Sherwood Partners, corporate undertaker, "has been engaged by Imergy to market and sell the Company’s assets, including all of its valued intellectual property assets," according to an offering obtained by GTM -- in case you're interested in starting a flow battery company on the cheap.

According to the document:

  • "Unfortunately, current investors have chosen not to continue to support the Company’s ongoing operations. As a result, Imergy entered into an Assignment for the Benefit of Creditors (“ABC”), a form of insolvency under California state law, on Monday, July 18, 2016."
  • "As a result of the ABC, the Company recently terminated its employees and ceased operations. However, the Assignee has retained the services of many of the key former employees to assist with the sale of the intellectual property and related assets."

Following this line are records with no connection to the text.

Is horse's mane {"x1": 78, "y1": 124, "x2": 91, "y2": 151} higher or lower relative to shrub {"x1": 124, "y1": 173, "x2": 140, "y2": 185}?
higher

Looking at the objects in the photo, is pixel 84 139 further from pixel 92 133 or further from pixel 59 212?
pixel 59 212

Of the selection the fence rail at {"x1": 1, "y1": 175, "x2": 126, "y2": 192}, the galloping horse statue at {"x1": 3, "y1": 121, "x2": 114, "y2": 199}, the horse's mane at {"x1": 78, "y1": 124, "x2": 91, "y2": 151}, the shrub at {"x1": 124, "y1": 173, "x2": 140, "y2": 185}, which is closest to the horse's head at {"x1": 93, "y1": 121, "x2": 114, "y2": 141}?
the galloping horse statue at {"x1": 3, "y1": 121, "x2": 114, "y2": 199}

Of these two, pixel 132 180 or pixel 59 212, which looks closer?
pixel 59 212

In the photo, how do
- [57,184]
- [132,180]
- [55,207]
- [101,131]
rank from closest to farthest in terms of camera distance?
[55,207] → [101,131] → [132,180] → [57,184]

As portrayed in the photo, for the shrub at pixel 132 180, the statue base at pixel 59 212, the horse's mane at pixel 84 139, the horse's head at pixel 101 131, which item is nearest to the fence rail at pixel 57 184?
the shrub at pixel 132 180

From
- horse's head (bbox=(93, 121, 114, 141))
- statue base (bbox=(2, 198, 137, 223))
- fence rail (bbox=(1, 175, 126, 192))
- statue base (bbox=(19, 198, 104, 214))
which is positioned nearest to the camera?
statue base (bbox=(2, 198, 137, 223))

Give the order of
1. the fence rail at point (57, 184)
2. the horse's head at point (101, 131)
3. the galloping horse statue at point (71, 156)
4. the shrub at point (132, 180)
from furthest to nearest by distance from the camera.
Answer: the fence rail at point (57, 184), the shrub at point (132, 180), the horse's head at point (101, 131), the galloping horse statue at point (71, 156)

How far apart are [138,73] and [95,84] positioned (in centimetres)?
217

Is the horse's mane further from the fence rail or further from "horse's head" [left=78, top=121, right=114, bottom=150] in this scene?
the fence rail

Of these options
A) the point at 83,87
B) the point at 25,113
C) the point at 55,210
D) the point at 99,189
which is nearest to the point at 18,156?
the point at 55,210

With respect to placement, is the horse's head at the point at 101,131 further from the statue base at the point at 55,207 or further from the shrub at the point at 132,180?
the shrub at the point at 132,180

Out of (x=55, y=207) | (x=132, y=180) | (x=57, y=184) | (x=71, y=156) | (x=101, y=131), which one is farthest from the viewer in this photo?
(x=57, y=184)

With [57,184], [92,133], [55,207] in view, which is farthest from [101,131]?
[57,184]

Flow battery developer Imergy, the former Deeya, raised more than $100 million from Technology Partners, NEA, DFJ, BlueRun Ventures and SunEdison to commercialize a long-duration energy storage solution. (GTM Squared took a deep look at this technology here.) The company pivoted from its original iron-chromium chemistry to a vanadium electrolyte in 2013. Imergy also moved from the sulfuric acid usually used with vanadium to another acid, which aimed to reduce the problem of hydrogen forming in the charged electrolyte.

Imergy was working with contract manufacturer Flextronics to build a 5-kilowatt/30-kilowatt-hour battery for cellular towers and remote applications in India -- the application earnestly cited by all desperate flow-battery, battery and fuel cell manufacturers.

The now-bankrupt SunEdison had agreed to buy up to 1,000 of Imergy's 30-kilowatt units over the next three years for deployment in, wait for it, India, of course. It was by far the biggest single mirage of an order that Imergy -- or perhaps any other flow battery manufacturer -- had ever received. And it disappeared just like SunEdison.

The offering letter makes some brave claims on the firm's cost-competitiveness, asserting that Imergy can "reduce the manufacturing costs of the flow batteries from $500 per kilowatt-hour, already an industry benchmark, to under $300 per kilowatt-hour."

The energy storage market is dynamic and growing -- the U.S. deployed 226 megawatts of storage in 2015, up 251 percent over 2014, according to GTM Research.

But sadly, most VC-funded companies fail, and Imergy, with its many good people, won't be our last energy storage startup obituary.